- EXERCISE DIRECTIONS
Can you output all of the entries below word for word, changing nothing?

[Dataset entries]
^^^^

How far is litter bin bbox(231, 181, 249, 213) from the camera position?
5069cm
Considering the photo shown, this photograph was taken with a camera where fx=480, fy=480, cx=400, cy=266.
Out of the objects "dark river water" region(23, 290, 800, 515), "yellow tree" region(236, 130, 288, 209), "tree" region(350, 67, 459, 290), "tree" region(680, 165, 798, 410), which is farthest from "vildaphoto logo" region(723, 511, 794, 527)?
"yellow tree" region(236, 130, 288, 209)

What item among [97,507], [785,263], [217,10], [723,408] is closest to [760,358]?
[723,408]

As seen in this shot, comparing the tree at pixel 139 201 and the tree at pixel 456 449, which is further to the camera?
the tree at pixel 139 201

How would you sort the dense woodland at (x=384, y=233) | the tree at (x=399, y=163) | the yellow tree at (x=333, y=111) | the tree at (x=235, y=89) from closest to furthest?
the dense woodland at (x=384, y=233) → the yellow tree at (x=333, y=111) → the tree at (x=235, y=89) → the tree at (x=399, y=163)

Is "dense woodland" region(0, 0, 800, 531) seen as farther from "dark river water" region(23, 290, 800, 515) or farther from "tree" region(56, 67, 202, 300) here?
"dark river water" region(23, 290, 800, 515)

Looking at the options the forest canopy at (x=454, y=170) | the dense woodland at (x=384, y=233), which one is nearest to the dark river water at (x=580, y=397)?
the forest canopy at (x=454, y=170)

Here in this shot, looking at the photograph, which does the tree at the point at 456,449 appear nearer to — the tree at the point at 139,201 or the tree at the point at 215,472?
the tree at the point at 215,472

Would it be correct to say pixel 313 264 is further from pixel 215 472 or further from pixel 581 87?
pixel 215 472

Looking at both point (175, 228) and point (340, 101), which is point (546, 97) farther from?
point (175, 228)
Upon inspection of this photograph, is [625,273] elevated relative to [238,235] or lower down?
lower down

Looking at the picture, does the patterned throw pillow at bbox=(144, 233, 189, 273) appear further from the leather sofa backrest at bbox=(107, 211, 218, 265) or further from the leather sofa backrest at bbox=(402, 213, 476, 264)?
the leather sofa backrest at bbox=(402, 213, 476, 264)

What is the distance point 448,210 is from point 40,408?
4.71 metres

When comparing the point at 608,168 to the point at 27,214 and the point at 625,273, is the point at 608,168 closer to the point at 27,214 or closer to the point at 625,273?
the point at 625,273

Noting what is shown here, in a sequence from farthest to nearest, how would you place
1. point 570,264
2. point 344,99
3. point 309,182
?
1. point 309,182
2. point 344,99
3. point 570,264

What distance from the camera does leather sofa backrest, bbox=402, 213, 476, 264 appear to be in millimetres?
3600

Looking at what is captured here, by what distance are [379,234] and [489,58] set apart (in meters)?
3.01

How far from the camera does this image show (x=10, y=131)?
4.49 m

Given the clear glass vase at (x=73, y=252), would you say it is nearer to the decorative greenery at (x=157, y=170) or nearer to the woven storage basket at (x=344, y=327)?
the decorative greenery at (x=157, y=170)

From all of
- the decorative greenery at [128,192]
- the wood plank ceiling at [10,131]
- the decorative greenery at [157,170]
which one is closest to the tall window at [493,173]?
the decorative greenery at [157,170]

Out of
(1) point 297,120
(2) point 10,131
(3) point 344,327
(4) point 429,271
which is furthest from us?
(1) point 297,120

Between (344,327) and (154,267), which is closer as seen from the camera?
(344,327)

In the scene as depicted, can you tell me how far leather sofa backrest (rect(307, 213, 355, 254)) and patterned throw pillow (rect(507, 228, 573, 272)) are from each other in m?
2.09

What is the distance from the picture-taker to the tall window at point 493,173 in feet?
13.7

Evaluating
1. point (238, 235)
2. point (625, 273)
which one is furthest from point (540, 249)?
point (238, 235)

^^^^

- CORRECT RESULT
How far is litter bin bbox(231, 181, 249, 213) from the camera position?
5069cm
Considering the photo shown, this photograph was taken with a camera where fx=480, fy=480, cx=400, cy=266.
Out of the objects "dark river water" region(23, 290, 800, 515), "yellow tree" region(236, 130, 288, 209), "tree" region(350, 67, 459, 290), "tree" region(680, 165, 798, 410), which is farthest from "vildaphoto logo" region(723, 511, 794, 527)?
"yellow tree" region(236, 130, 288, 209)

What item among [97,507], [785,263], [217,10], [723,408] is closest to [760,358]?
[723,408]

As seen in this shot, comparing the tree at pixel 139 201 and the tree at pixel 456 449, which is further to the camera?
the tree at pixel 139 201

How would you sort the dense woodland at (x=384, y=233) | the tree at (x=399, y=163) | the yellow tree at (x=333, y=111) | the tree at (x=235, y=89) from closest to furthest?
the dense woodland at (x=384, y=233) → the yellow tree at (x=333, y=111) → the tree at (x=235, y=89) → the tree at (x=399, y=163)

Is "dense woodland" region(0, 0, 800, 531) seen as farther from "dark river water" region(23, 290, 800, 515) or farther from "tree" region(56, 67, 202, 300) here?
"dark river water" region(23, 290, 800, 515)

Looking at the options the forest canopy at (x=454, y=170) | the dense woodland at (x=384, y=233), which one is nearest to the dark river water at (x=580, y=397)?
the forest canopy at (x=454, y=170)

Here in this shot, looking at the photograph, which does the tree at the point at 456,449 appear nearer to — the tree at the point at 139,201 or the tree at the point at 215,472?
the tree at the point at 215,472

Would it be correct to say pixel 313 264 is further from pixel 215 472 or further from pixel 581 87?
pixel 215 472

Looking at both point (175, 228) and point (340, 101), which is point (546, 97) farther from?
point (175, 228)
Upon inspection of this photograph, is [625,273] elevated relative to [238,235] or lower down?
lower down

Looking at the picture, does the patterned throw pillow at bbox=(144, 233, 189, 273) appear further from the leather sofa backrest at bbox=(107, 211, 218, 265) or further from the leather sofa backrest at bbox=(402, 213, 476, 264)?
the leather sofa backrest at bbox=(402, 213, 476, 264)

What is the distance point 448,210 is from point 40,408?
4.71 metres

When comparing the point at 608,168 to the point at 27,214 and the point at 625,273, is the point at 608,168 closer to the point at 27,214 or closer to the point at 625,273?
the point at 625,273

Noting what is shown here, in a sequence from farthest to nearest, how would you place
1. point 570,264
2. point 344,99
3. point 309,182
?
1. point 309,182
2. point 344,99
3. point 570,264

What distance from the camera does leather sofa backrest, bbox=402, 213, 476, 264 appear to be in millimetres?
3600

Looking at what is captured here, by what distance are [379,234] and [489,58] set apart (in meters)?
3.01

How far from the camera does this image show (x=10, y=131)?
4.49 m

Given the clear glass vase at (x=73, y=252), would you say it is nearer to the decorative greenery at (x=157, y=170) or nearer to the woven storage basket at (x=344, y=327)?
the decorative greenery at (x=157, y=170)

From all of
- the decorative greenery at [128,192]
- the wood plank ceiling at [10,131]
- the decorative greenery at [157,170]
which one is closest to the tall window at [493,173]?
the decorative greenery at [157,170]

Out of
(1) point 297,120
(2) point 10,131
(3) point 344,327
(4) point 429,271
which is furthest from us?
(1) point 297,120

Between (344,327) and (154,267), which is closer as seen from the camera?
(344,327)

In the scene as depicted, can you tell me how far leather sofa backrest (rect(307, 213, 355, 254)) and patterned throw pillow (rect(507, 228, 573, 272)) are from each other in m?
2.09

What is the distance from the picture-taker to the tall window at point 493,173 in feet?
13.7

Evaluating
1. point (238, 235)
2. point (625, 273)
which one is furthest from point (540, 249)?
point (238, 235)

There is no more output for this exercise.